Three journalists were killed in an Israeli attack in Lebanon on Friday morning, their colleagues said. Human rights activists condemned the number of reporters who lost their lives in the region last year.

The Committee to Protect Journalists (CPJ) said it condemned the attack “in the strongest terms” and called on the international community to “end Israel's long-standing pattern of impunity for killings of journalists.”

Israel did not immediately respond to a request for comment. It has previously denied intentionally attacking journalists.

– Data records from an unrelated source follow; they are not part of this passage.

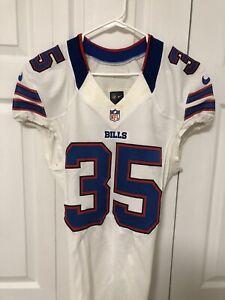 2012 Buffalo Bills Game Worn Authentic Nike On Field Jersey Psa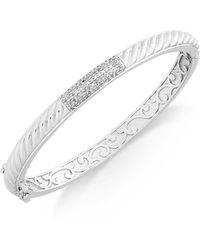 Macy's | Diamond Pavé Bar Twist Bangle Bracelet (1/3 Ct. T.w.) In Sterling Silver | Lyst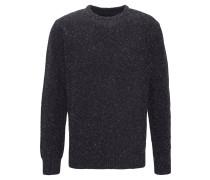Pullover, grober Strick, Seiden-Anteil, Rundhals, Blau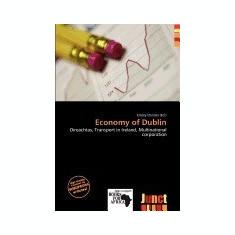 Economy of Dublin - Carte in engleza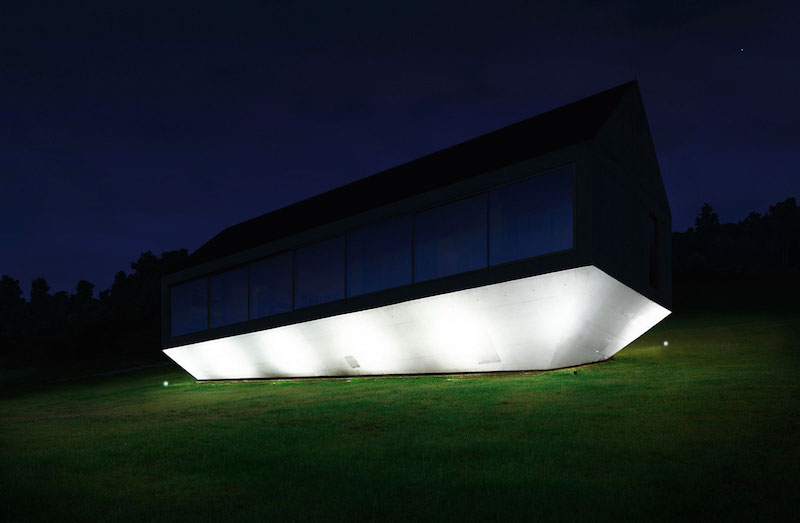 Ark house holiday home platform lights up at night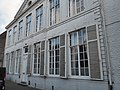 Vleeshouwersstraat 18 Classicistisch herenhuis.jpg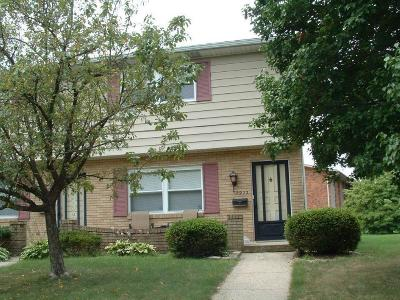 Springfield OH Single Family Home For Sale: $64,500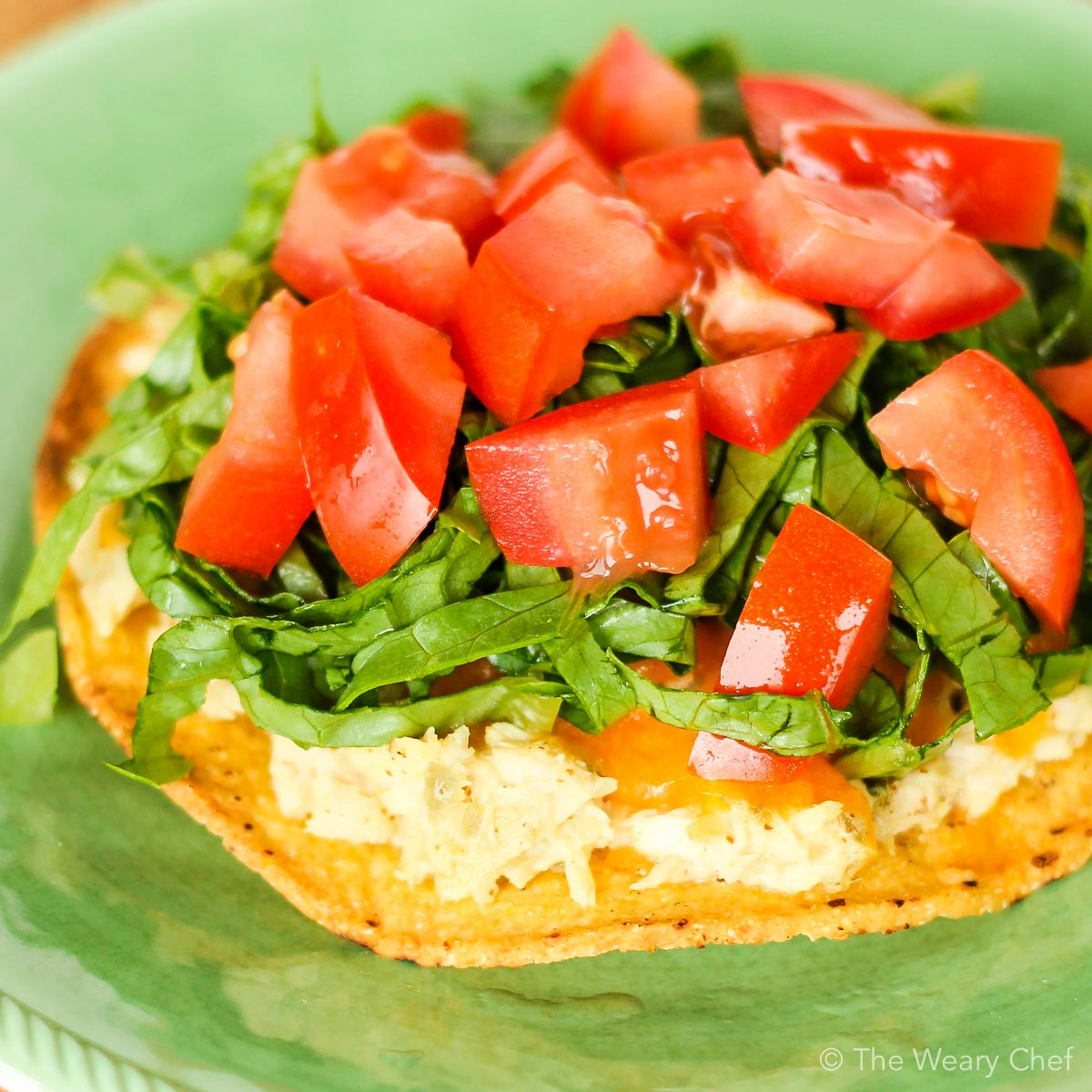 These crunchy tuna salad tostadas are a fun and easy dinner recipe!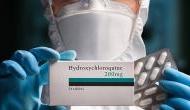 लैंसेट ने हटाया hydroxychloroquine को कोविड रोगियों के लिए खतरनाक बताने वाला अध्ययन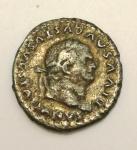 obverse: Impero Romano. Vespasiano. 69-79 d.C. Denario. D/ DIVVS AVGVSTVS VESPASIANVS Testa laureata verso destra. R\ Scudo retto da due capricorni sotto globo. RIC.357. Peso 2,78 gr. Diametro 17,80 mm. BB.°° .
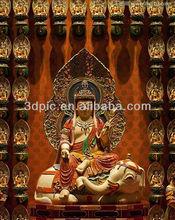 Custom popular elephant 3d Indian god poster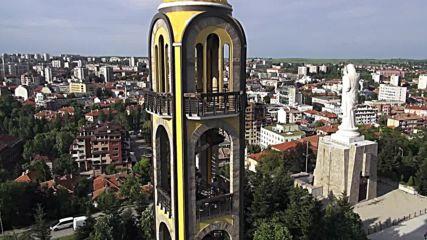 Град Хасково - обиколка с дрон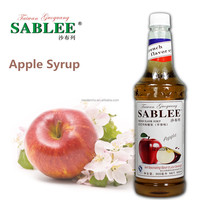 SABLEE apple flavor syrup for fruit juice with Halal 900ml
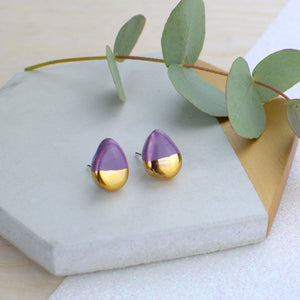 Purple Teardrop Ceramic Earrings with Sterling Silver backs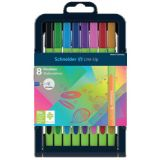Schneider® Line-Up Fineliner Pens, 8 colors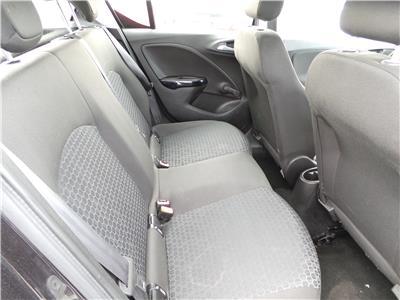 2015 Vauxhall Corsa Excite A/C VVT 1398 Petrol Manual 5 Speed 5 Door Hatchback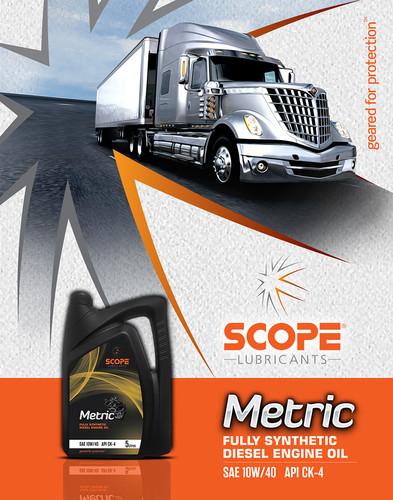 Scope Metric 3.jpg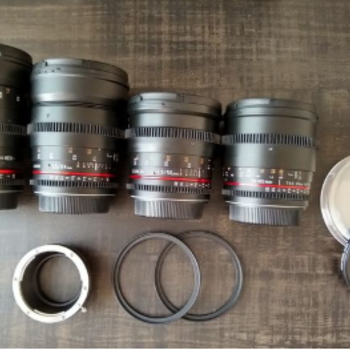 Rent Rokinon Cine DS Lens Set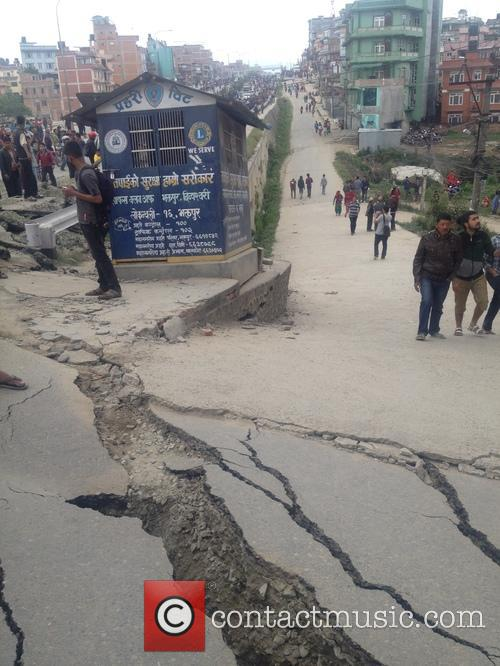 Nepal Earthquake Disaster 4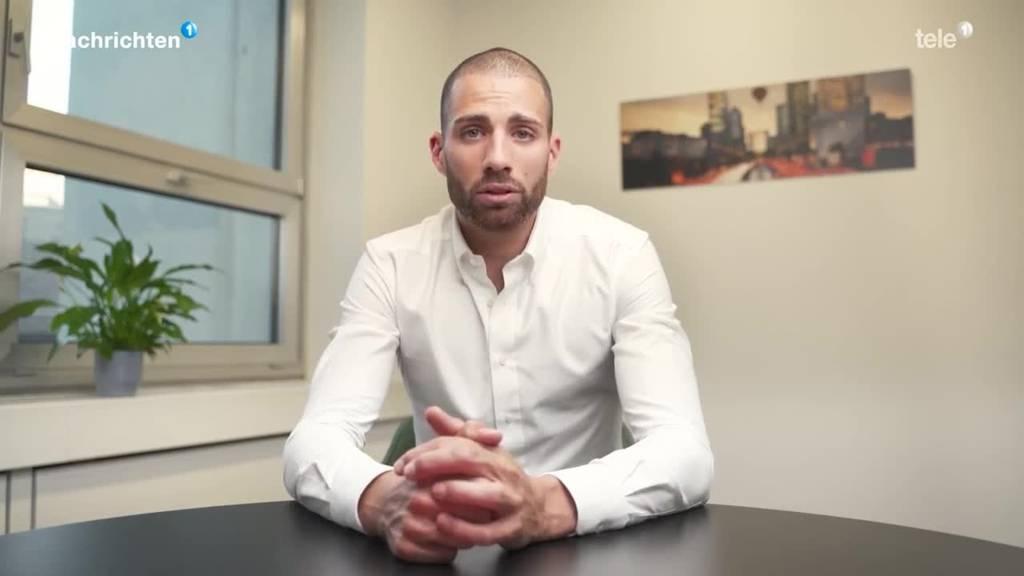 Doping-Sperre für Hürdensprinter Kariem Hussein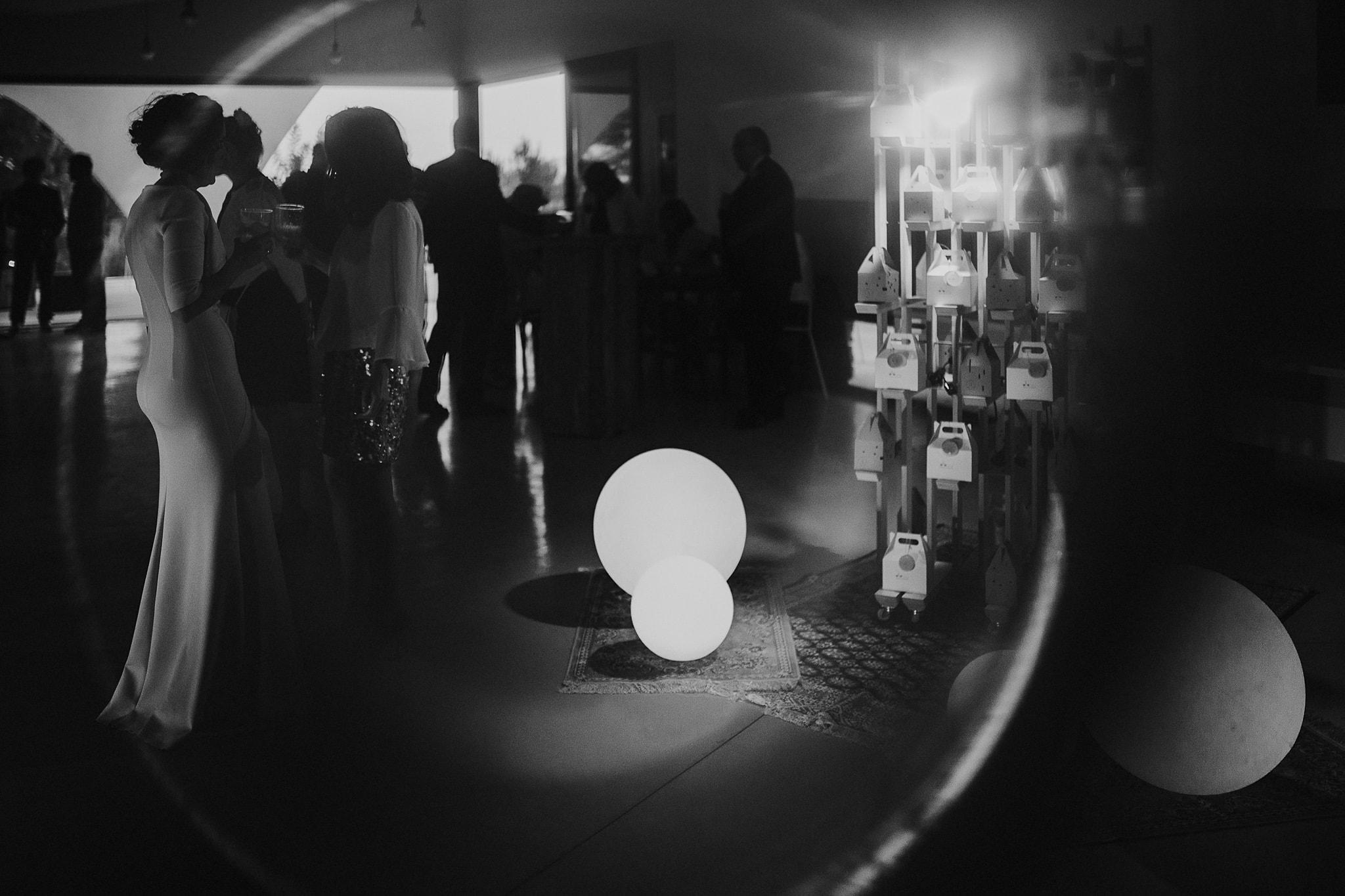 prisma-blanco-fotografia-bodas-altea-163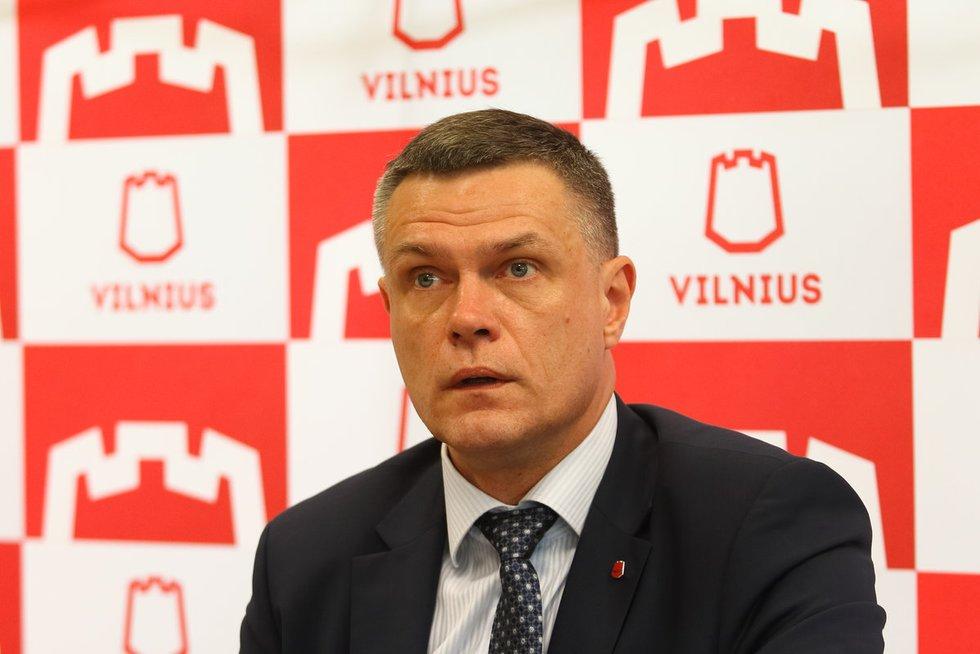 Linas Kvedaravičius (nuotr. Tv3.lt/Ruslano Kondratjevo)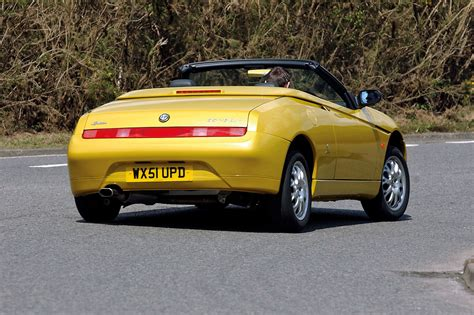 Alfa Romeo Spider Review by Used Car Buying Guide Alfa Romeo Spider Autocar
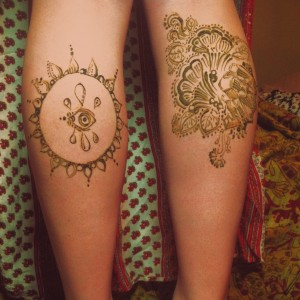 Henna by Marion - Temporary Tattoo Artist in Huntington Beach, California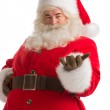 Santa Claus gesturing his hand — Stock Photo #31418157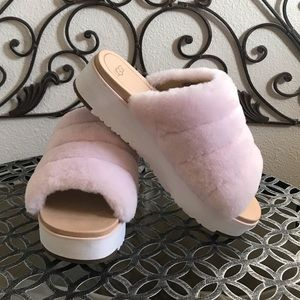 Ugg fluff sandals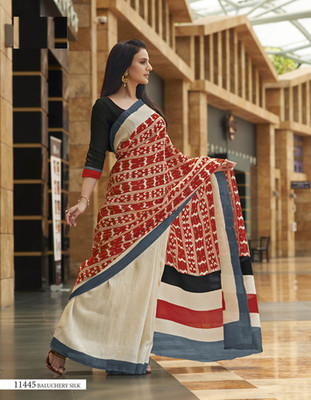 Styloce Multi Color Bhagalpuri Silk Saree-STY-106-11445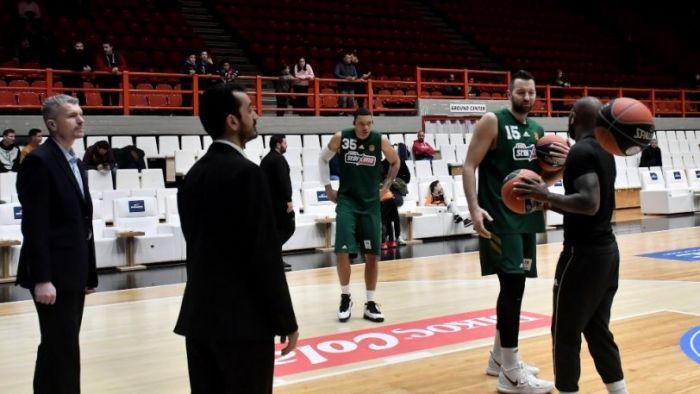 Στο τεχνικό τιμ ο Καλαϊτζής | panathinaikos24.gr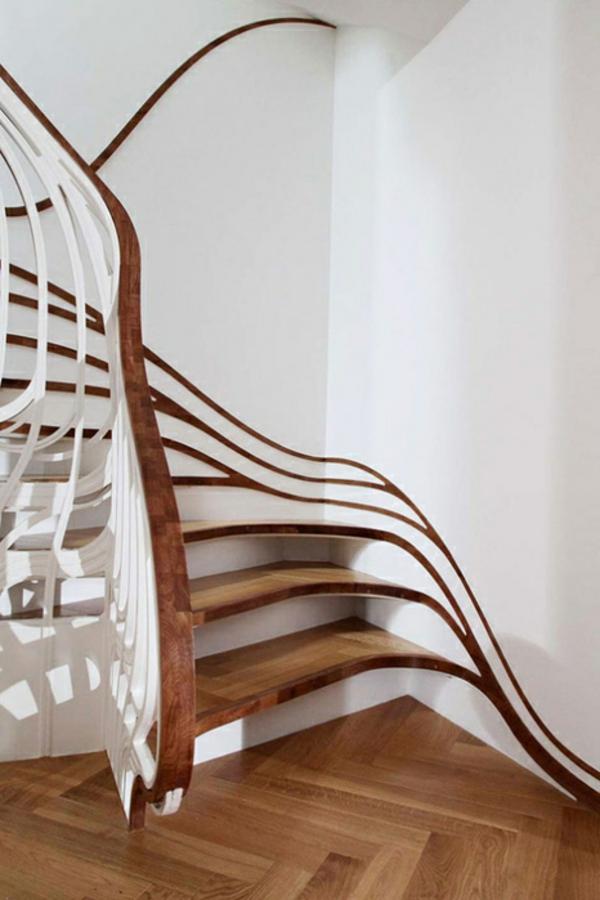 Geländer  bauen eigenartig kunstvoll treppe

According to CPJ, last year was the deadliest time for journalists in more than 30 years. At least 126 reporters and media workers were among the nearly 45,000 people killed in Gaza, the Israeli-occupied West Bank and Lebanon.

Friday was the deadliest day for journalists in Lebanon last year. At least five other reporters were killed in Israeli strikes while deployed in Lebanon, including Reuters Visuals journalist Issam Abdallah.

The strike around 3 a.m. local time hit a cluster of guesthouses housing only reporters in the southern Lebanese town of Hasbaya, killing two journalists from the town of Hasbaya Al Mayadeen TV station and a journalist Al Manar.

Muhammad Farhat, a reporter with the Lebanese channel Al JadeedHe was one of at least 18 journalists who stayed in guesthouses in Hasbaya.

There was no evacuation order from the Israeli military. Farhat told Reuters he was awakened by the sound of Israeli jets flying low overhead and heard two missiles hit nearby guesthouses before the roof of his guesthouse collapsed on him.

“The scenes were frightening. We saw our colleagues and friends dismembered, their limbs scattered everywhere, others screaming and begging us to pull them out,” Farhat later said Al JadeedTears in my eyes.

In a post about the attack on

Mazen Shaqoura, the representative of the United Nations High Commissioner for Human Rights in the Middle East, told Al-Jadeed the attack was “an attack on what we hear and see.”